» **SET TASK 1**:
According to the passage on tariffs, what tariff rate applies to Vietnam?

» **DOCUMENT**:

● ● ●

Hefty tariffs, especially in Vietnam and Thailand, pose significant growth challenges.

That’s not just because of direct exposure to US imports but also indirect hits via exports to the US through other countries.

Vietnam and Taiwan stand out with the highest total exposure to US imports and considerable direct exposure.

Semiconductors are exempted from tariffs, which should reduce the blow on Taiwan. Chips aside, Taiwan’s export growth has been heavily concentrated in the US.

For Vietnam, with total exposure to US imports of 12 percent of GDP, a 46 percent tariff, ceteris paribus and assuming demand elasticity of 1, would put 5.5 percent of Vietnam’s GDP at risk.

Similarly, Thailand’s exposure of nine percent of GDP, with a tariff rate of 36 percent, risks 3 percent of GDP being impacted in the medium term.

● ● ●

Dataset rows

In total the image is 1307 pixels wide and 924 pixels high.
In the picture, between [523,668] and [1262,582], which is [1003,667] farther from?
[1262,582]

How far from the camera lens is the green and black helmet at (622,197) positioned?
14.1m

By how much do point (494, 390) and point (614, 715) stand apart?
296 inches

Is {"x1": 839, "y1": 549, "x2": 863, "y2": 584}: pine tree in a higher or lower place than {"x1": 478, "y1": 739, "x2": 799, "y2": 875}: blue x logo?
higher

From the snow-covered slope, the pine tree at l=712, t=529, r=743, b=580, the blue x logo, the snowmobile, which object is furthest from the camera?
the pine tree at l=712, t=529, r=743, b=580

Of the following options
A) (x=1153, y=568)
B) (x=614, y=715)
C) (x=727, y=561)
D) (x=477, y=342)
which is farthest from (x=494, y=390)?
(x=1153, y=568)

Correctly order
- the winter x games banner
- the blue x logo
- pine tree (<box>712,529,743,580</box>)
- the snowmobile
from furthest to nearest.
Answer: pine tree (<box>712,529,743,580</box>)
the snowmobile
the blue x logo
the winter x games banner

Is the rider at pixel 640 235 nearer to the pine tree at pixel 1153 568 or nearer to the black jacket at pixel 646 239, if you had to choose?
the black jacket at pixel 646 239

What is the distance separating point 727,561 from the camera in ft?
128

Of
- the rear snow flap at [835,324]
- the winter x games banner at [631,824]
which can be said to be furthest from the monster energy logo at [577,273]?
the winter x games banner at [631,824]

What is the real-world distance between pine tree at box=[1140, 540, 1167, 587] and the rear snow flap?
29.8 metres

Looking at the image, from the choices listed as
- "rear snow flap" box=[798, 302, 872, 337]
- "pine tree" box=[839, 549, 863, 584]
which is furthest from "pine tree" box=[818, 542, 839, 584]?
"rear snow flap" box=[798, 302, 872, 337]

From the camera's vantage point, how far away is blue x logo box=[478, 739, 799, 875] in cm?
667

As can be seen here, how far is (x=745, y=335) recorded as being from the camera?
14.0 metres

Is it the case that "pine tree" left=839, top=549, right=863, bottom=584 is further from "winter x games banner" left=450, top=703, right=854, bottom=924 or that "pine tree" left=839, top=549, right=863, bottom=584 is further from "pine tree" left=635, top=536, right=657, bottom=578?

● ● ●

» **SET TASK 2**:
Arrange the records as a numbered list, leaving out blank lines, covering only the stretch from the line containing "What is the real-world" through the end of the records.

» **COMPLETE RESPONSE 1**:
46 percent

» **COMPLETE RESPONSE 2**:
1. What is the real-world distance between pine tree at box=[1140, 540, 1167, 587] and the rear snow flap?
2. 29.8 metres
3. Looking at the image, from the choices listed as
4. - "rear snow flap" box=[798, 302, 872, 337]
5. - "pine tree" box=[839, 549, 863, 584]
6. which is furthest from "pine tree" box=[818, 542, 839, 584]?
7. "rear snow flap" box=[798, 302, 872, 337]
8. From the camera's vantage point, how far away is blue x logo box=[478, 739, 799, 875] in cm?
9. 667
10. As can be seen here, how far is (x=745, y=335) recorded as being from the camera?
11. 14.0 metres
12. Is it the case that "pine tree" left=839, top=549, right=863, bottom=584 is further from "winter x games banner" left=450, top=703, right=854, bottom=924 or that "pine tree" left=839, top=549, right=863, bottom=584 is further from "pine tree" left=635, top=536, right=657, bottom=578?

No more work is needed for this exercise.